**Direction a:**
In the passage on the mass-transport principle, what cardinalities can the multiset of numbers being summed over have?
------------
Note that this equality is essentially identical to [45, Eq. 3.7], although of course the ghost field is defined with respect to a different choice of weights there.

Consider the \(\Gamma \)-diagonally-invariant function \(F:E^\rightarrow \times E^\rightarrow \rightarrow {\mathbb {R}}\) defined by

$$\begin{aligned}&F(e_1,e_2) \\&\quad ={\mathbf {E}}_{\mu ,\mathrm {w},h}\sum \left\{ \frac{1}{2\mathrm {w}(E(K))} \left[ \frac{{\mathbf {p}}_{e_1}-\omega (e_1)}{{\mathbf {p}}_{e_1}}\right] \right. \\&\qquad \left. \sqrt{\frac{{\mathbf {p}}_{e_1}}{(1-{\mathbf {p}}_{e_1})\mathrm {w}(e_1)}} : \begin{array}{l}K\text { is a finite cluster}\\ \text {of }\omega \text { touching }e_1,e_2,\text { and }{\mathcal {G}}\end{array}\right\} , \end{aligned}$$

where we write \(\sum \{x(i) :i\in I\} = \sum _{i\in I} x(i)\) and where we include the factor of 1/2 to account for the fact that each edge in E(K) can be oriented in two directions. (We say that an oriented edge touches K if at least one of its endpoints belongs to K.) The multiset of numbers being summed over has cardinality either 0, 1,  or 2, and we can therefore compute that

$$\begin{aligned}&\sum _{e_1 \in E^\rightarrow _o} \sum _{e_2\in E^\rightarrow } \mathrm {w}(e_1)\mathrm {w}(e_2) |F(e_1,e_2)| \\&\quad \le 2 \sum _{e_1 \in E^\rightarrow _o} \mathrm {w}(e_1) {\mathbf {E}}_{\mu ,\mathrm {w},h}\left[ \frac{|{\mathbf {p}}_{e_1}-\omega (e_1)|}{{\mathbf {p}}_{e_1}} \sqrt{\frac{{\mathbf {p}}_{e_1}}{(1-{\mathbf {p}}_{e_1})\mathrm {w}(e_1)}}\right] \\&\quad = 4 \sum _{e_1 \in E_o^\rightarrow } \sqrt{\mathrm {w}(e_1)} {\mathbf {E}}_{\mu ,\mathrm {w},h} \left[ \sqrt{{\mathbf {p}}_{e_1}(1-{\mathbf {p}}_{e_1})} \right] \le 4 \sum _{e_1 \in E_o^\rightarrow } \sqrt{\mathrm {w}(e_1)}, \end{aligned}$$

which is finite since \(\mathrm {w}\) is good. This gives us the integrability required to apply the mass-transport principle (3.5) to the right hand side of (3.10) and deduce that

$$\begin{aligned}&\sum _{e_1\in E_o^\rightarrow }\sqrt{\mathrm {w}(e_1)}{\mathbf {E}}_{\mu ,\mathrm {w},h}\left[ \mathbb {1}({\mathscr {T}}_{e_1})\sqrt{\frac{{\mathbf {p}}_{e_1}}{(1-{\mathbf {p}}_{e_1})}}\right] \nonumber \\&\quad = \sum _{e_1\in E_o^\rightarrow } \mathrm {w}(e_1){\mathbf {E}}_{\mu ,\mathrm {w},h}\left[ \frac{{\mathbf {p}}_{e_1}-\omega ({e_1})}{{\mathbf {p}}_{e_1}} \right. \nonumber \\&\qquad \left. \sqrt{\frac{{\mathbf {p}}_{e_1} }{(1-{\mathbf {p}}_{e_1})\mathrm {w}(e_1)}}\cdot \#\{\text {finite clusters touching }e\text { and }{\mathcal {G}}\} \right] \nonumber \\&\quad = \sum _{e_1\in E_o^\rightarrow } \sum _{e_2\in E^\rightarrow } \mathrm {w}(e_1) \mathrm {w}(e_2) F(e_1,e_2) = \sum _{e_1\in E_o^\rightarrow } \sum _{e_2\in E^\rightarrow } \mathrm {w}(e_1)\mathrm {w}(e_2) F(e_2,e_1)\nonumber \\&\quad = \sum _{e_1 \in E_o^\rightarrow }\mathrm {w}(e_1){\mathbf {E}}_{\mu ,\mathrm {w},h} \sum \left\{ \frac{h_{{\mathbf {p}},\mathrm {w}}(K)}{\mathrm {w}(E(K))} : \begin{array}{l}K\text { is a finite cluster}\\ \text {of }\omega \text { touching }e_1\text { and }{\mathcal {G}}\end{array}\right\} . \end{aligned}$$
(3.11)
------------
**Direction b:**
Copy the lines of the records starting at the line containing "How far can" and ending at the line containing "3142 centimetres", both included, and nothing else.
------------
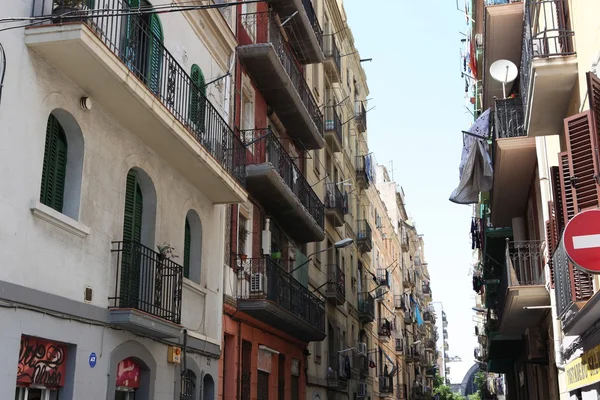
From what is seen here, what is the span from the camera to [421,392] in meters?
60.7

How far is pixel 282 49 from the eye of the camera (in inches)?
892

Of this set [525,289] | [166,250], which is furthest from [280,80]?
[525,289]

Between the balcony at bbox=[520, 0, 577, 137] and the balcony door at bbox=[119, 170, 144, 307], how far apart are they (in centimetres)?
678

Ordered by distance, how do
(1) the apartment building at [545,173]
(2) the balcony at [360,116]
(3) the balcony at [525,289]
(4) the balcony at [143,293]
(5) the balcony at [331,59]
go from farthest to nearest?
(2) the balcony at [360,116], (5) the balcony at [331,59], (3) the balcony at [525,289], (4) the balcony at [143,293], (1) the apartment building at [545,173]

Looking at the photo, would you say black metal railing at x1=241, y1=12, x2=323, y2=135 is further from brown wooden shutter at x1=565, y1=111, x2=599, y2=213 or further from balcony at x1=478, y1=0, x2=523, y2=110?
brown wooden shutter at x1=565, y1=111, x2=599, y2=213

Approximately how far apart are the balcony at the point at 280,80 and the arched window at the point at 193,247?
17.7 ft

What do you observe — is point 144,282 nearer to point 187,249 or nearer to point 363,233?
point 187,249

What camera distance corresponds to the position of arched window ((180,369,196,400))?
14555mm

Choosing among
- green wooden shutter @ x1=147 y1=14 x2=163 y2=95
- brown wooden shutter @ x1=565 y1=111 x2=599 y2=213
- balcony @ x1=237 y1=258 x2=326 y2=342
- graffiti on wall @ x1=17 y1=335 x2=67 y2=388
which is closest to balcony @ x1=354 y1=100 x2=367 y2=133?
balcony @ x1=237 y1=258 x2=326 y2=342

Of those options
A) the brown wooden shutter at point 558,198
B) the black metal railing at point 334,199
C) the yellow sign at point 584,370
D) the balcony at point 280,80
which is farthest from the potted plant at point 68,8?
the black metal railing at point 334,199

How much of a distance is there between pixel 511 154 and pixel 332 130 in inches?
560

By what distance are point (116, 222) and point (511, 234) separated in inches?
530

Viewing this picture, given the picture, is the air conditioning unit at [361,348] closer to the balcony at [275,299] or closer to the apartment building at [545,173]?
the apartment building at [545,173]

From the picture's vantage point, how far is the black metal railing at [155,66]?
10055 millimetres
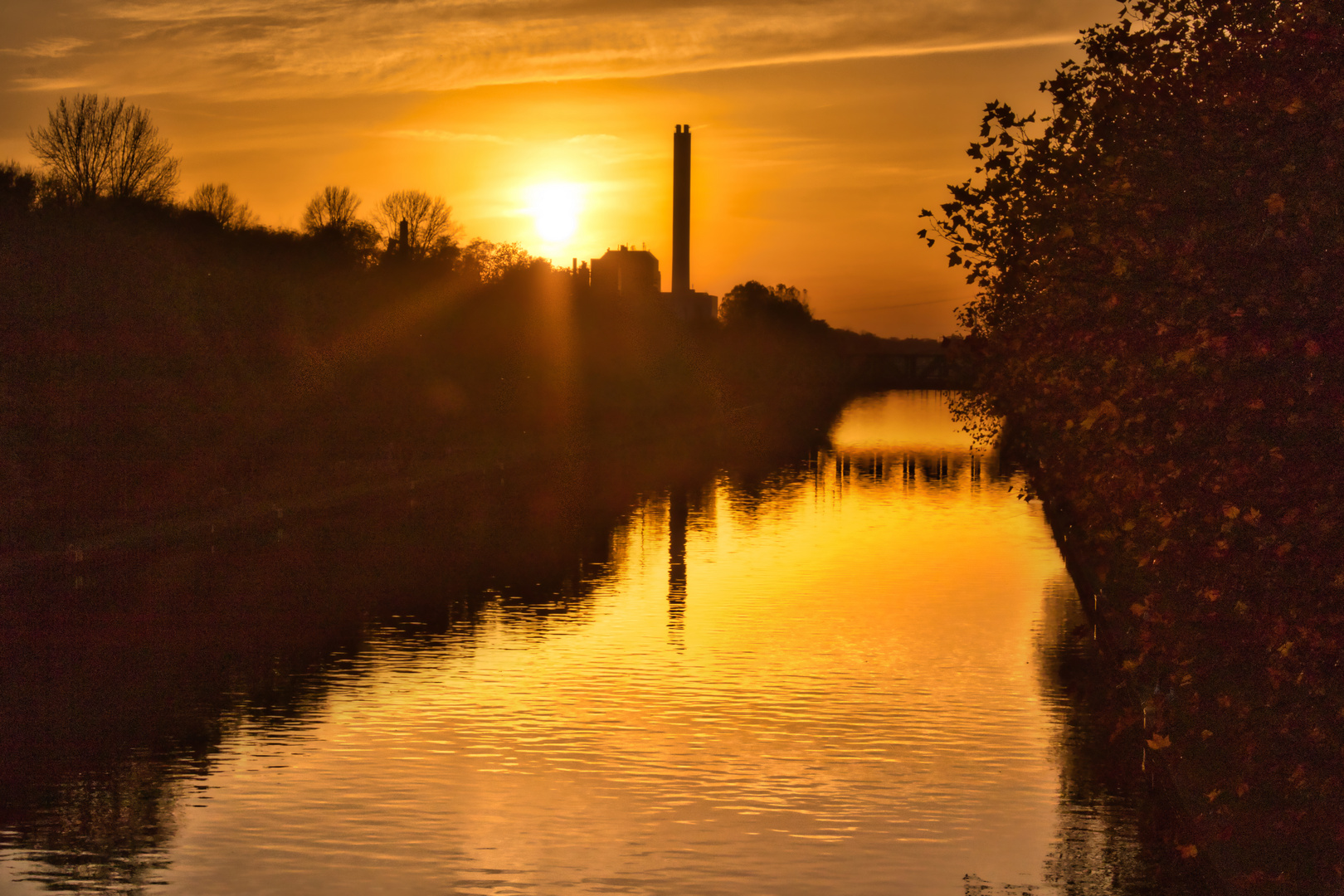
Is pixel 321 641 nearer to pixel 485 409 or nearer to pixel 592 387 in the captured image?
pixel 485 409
------------
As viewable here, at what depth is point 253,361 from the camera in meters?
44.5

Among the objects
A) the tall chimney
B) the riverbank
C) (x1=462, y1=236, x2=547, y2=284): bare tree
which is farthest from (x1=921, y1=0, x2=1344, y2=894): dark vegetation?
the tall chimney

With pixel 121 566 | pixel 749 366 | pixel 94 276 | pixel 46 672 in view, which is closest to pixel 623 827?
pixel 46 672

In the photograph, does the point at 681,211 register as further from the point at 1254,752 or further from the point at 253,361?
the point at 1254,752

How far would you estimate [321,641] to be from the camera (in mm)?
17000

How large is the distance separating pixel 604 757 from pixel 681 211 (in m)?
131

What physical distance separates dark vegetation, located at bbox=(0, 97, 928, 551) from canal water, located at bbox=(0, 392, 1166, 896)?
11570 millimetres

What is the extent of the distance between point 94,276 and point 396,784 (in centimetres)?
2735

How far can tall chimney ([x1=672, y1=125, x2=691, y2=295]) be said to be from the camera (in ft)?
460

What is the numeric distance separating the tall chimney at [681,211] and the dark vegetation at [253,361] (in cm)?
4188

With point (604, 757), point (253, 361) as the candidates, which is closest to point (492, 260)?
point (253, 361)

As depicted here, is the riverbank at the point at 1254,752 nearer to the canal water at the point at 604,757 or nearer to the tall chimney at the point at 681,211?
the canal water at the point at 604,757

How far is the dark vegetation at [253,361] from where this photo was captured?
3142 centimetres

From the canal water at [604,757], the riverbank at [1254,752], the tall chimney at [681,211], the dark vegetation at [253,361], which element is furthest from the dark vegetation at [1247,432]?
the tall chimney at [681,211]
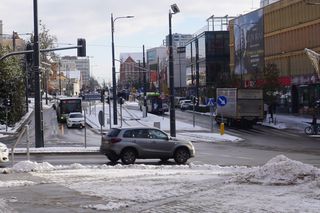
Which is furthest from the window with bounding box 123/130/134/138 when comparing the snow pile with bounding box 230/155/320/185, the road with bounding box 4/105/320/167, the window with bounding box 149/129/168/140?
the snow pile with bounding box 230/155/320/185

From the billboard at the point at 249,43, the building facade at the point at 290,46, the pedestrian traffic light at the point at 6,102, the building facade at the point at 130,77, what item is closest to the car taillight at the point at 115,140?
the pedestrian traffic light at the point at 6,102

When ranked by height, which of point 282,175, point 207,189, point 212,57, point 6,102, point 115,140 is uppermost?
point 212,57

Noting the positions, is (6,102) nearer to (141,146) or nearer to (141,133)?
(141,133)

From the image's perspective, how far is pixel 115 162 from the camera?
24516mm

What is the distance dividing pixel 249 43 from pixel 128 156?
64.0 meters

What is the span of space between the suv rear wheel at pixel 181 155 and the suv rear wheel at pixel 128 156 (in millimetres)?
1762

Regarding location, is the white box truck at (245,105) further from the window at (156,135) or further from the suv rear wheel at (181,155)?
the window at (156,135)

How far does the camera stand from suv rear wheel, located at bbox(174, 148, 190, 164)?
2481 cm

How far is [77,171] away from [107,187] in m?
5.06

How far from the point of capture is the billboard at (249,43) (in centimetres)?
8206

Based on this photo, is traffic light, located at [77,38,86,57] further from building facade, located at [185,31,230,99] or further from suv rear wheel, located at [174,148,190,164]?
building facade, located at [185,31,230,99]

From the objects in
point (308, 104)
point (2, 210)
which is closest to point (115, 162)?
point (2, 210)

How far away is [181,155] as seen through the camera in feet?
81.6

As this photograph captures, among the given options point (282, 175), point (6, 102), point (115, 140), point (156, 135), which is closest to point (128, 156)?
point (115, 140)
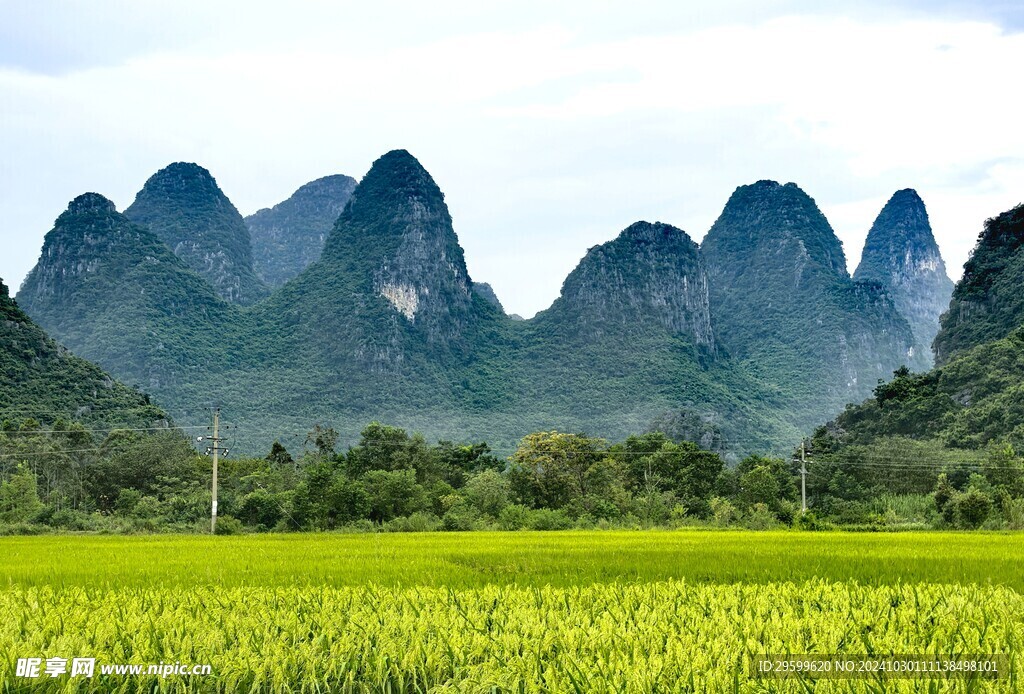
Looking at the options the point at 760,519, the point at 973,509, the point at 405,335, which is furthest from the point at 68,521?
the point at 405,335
------------
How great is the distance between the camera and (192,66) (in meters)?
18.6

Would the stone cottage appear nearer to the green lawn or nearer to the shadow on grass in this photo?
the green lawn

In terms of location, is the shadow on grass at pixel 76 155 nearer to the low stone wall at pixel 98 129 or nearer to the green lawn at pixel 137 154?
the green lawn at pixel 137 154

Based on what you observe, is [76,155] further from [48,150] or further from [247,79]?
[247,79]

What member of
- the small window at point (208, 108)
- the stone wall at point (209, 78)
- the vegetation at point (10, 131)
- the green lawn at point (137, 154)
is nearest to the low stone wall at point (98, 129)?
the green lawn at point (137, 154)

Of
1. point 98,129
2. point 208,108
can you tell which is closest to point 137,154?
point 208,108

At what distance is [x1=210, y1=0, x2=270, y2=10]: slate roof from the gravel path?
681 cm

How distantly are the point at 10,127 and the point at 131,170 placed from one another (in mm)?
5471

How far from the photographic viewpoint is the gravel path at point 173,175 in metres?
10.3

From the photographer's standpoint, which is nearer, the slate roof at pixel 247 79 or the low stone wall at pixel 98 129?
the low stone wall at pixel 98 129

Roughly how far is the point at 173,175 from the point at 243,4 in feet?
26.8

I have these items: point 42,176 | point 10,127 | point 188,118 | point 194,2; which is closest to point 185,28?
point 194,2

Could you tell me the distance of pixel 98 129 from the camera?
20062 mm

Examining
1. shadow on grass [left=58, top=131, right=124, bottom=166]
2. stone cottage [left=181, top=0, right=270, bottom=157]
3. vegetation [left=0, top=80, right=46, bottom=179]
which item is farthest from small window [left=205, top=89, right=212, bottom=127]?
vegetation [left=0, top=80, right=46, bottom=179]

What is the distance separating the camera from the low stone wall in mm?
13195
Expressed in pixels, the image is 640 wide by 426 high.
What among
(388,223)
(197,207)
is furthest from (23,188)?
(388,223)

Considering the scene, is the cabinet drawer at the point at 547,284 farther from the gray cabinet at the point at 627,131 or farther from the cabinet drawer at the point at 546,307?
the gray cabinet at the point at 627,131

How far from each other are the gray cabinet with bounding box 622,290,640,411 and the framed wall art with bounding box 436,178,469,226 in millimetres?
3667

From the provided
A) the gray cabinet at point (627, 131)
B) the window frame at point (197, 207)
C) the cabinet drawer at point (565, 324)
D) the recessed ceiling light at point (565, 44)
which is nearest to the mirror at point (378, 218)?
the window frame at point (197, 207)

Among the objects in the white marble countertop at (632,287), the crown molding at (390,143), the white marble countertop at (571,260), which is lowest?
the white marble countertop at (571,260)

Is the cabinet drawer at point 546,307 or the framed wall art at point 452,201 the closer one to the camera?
------------
**Full answer a:**
0, 1, or 2.

**Full answer b:**
How far can tall chimney ([x1=672, y1=125, x2=691, y2=295]) be said to be from the camera (in ft)?
460

What is the numeric distance separating the tall chimney at [681,211] and the dark vegetation at [253,361] (in cm)?
4188

With point (604, 757), point (253, 361) as the candidates, which is closest to point (492, 260)?
point (253, 361)

As depicted here, is the riverbank at the point at 1254,752 nearer to the canal water at the point at 604,757 or nearer to the tall chimney at the point at 681,211?
the canal water at the point at 604,757

How far is the dark vegetation at [253,361] from where this photo was captured?
3142 centimetres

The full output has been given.